Singapore is expected to save at least S$3 billion following the shelving of the Kuala Lumpur-Singapore High Speed Rail (HSR). According to Singapore’s Transport Ministry, S$3 billion was allocated in the 2018 Budget for the HSR and Johor Bahru-Singapore Rapid Transit System (RTS).
The RTS is likely to be scrapped as well, as Malaysia Prime Minister Mahathir Mohamad revealed that the Malaysia government is in a RM1 trillion debt and that such cross border projects are too exorbitant. The Malaysian PM also said that they are “not going to earn a single cent” from these billion-dollar projects, which he also said is only an election carrot to boost the popularity of former dictator Prime Minister Najib Razak. Malaysia would have to pay US$125 million to Singapore for breaking the contract, but PM Mahathir said he is going to negotiate the amount.

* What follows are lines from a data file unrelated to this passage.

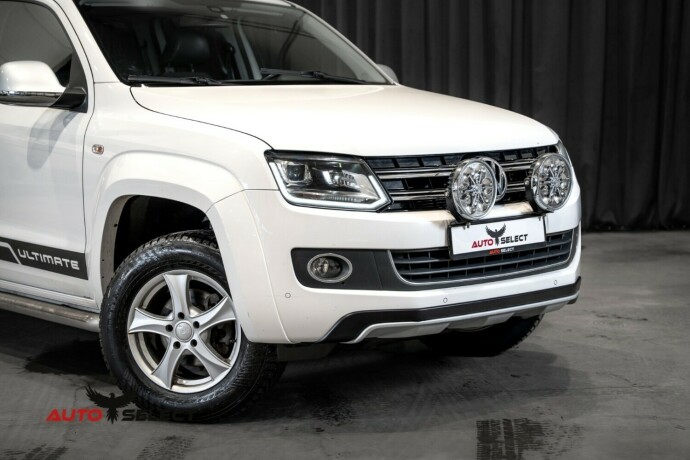 volkswagen-amarok-diesel-2016-big-1
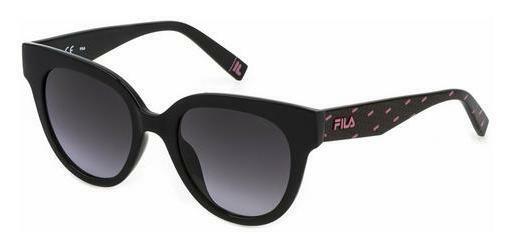 Gafas de visión Fila SFI119 0Z42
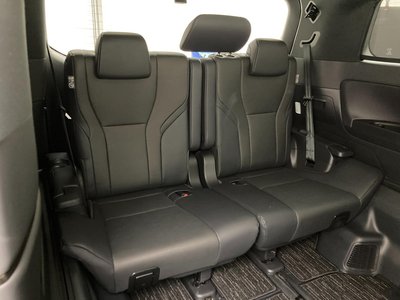 صورة مصغرة 42 لـ 2023 Toyota ALPHARD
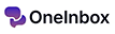 Oneinbox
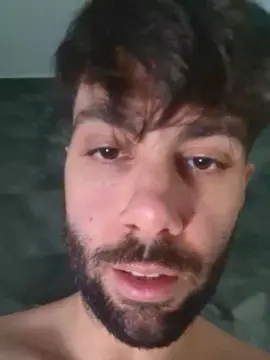 Cam4 Best Webcam of EsseNa93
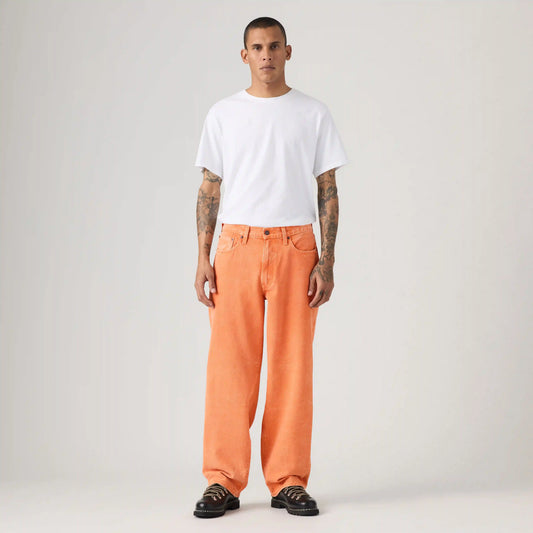 Levi's® x 194 578™ Baggy Men's Jeans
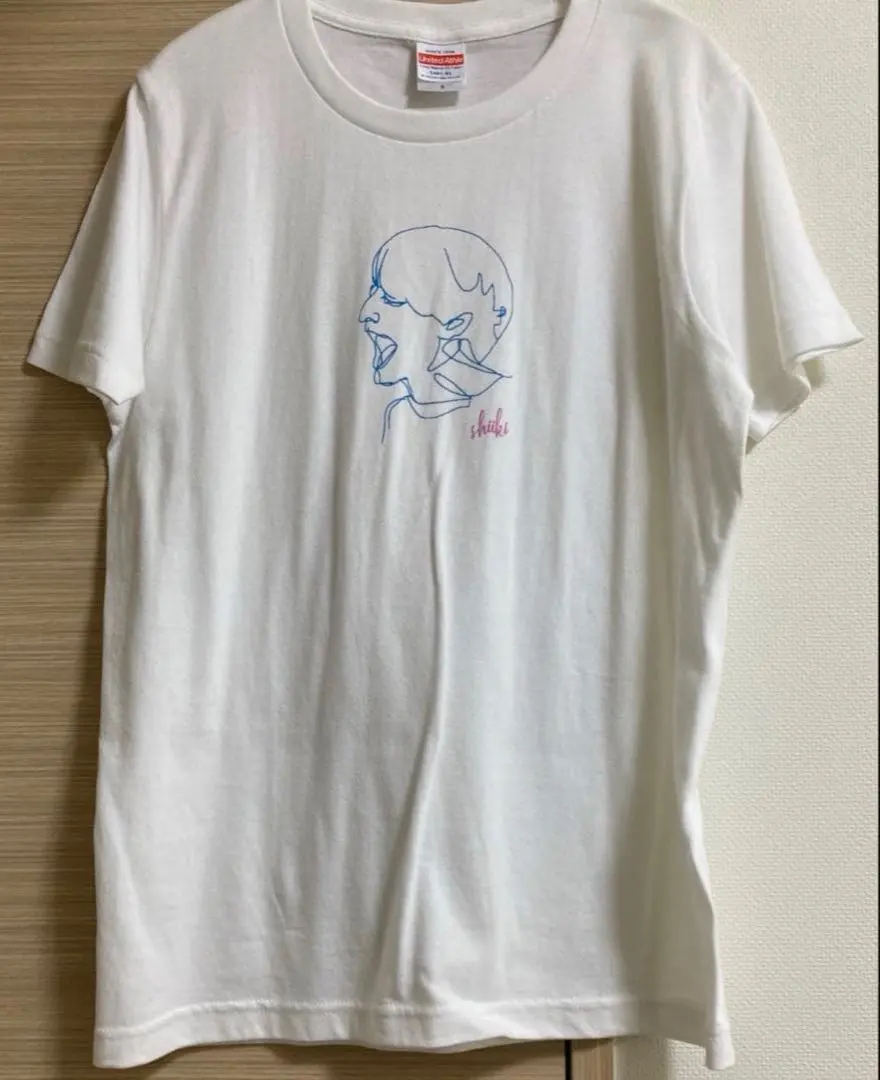 2026年最新】椎木知仁 tシャツの人気アイテム - メルカリ
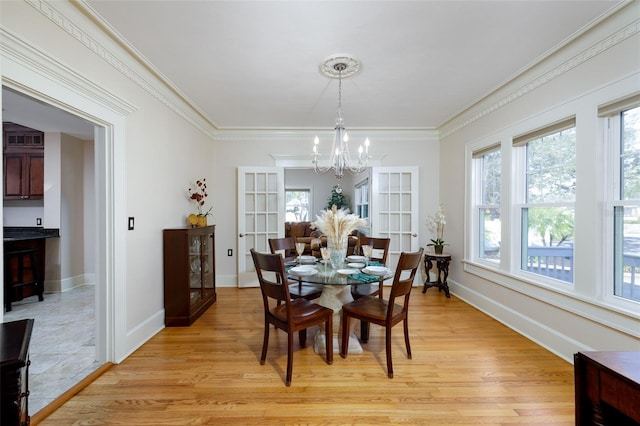6342 5th Ave N, Saint Petersburg, FL 33710 - photo 11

Over in Singapore, the Transport Ministry was allocated S$13.7 billion in 2018 Budget, or about 50% higher than 2017. The Singapore government is also going into debt by borrowing from state-owned companies and statutory boards to fund the construction of several multi-billion projects like HSR, RTS, Terminal 5 and Tuas Mega Port.
Following the dissolution of HSR and RTS, the Singapore government now no longer need to raise GST by 2% in 2021.
According state media estimates, the 2% increase in GST is estimated to generate S$3.6 billion in tax revenue. With the S$3 billion pressure alleviated from the HSR and RTS, Singapore can also look at removal of Terminal 5 to save the people tens of billions in taxes.
Unfortunately for Singaporeans, reducing taxes for the masses is never in Lee Hsien Loong’s style of governance. While corporate taxes was slashed by S$2.7 billion in Budget 2018, the ruling party PAP government raised a wide range of taxes from water prices and carpark fees to GST. Like Najib Razak, Prime Minister Lee Hsien Loong fancies billion-dollar projects and had splurged billions on a garden, a stadium, a park and a casino.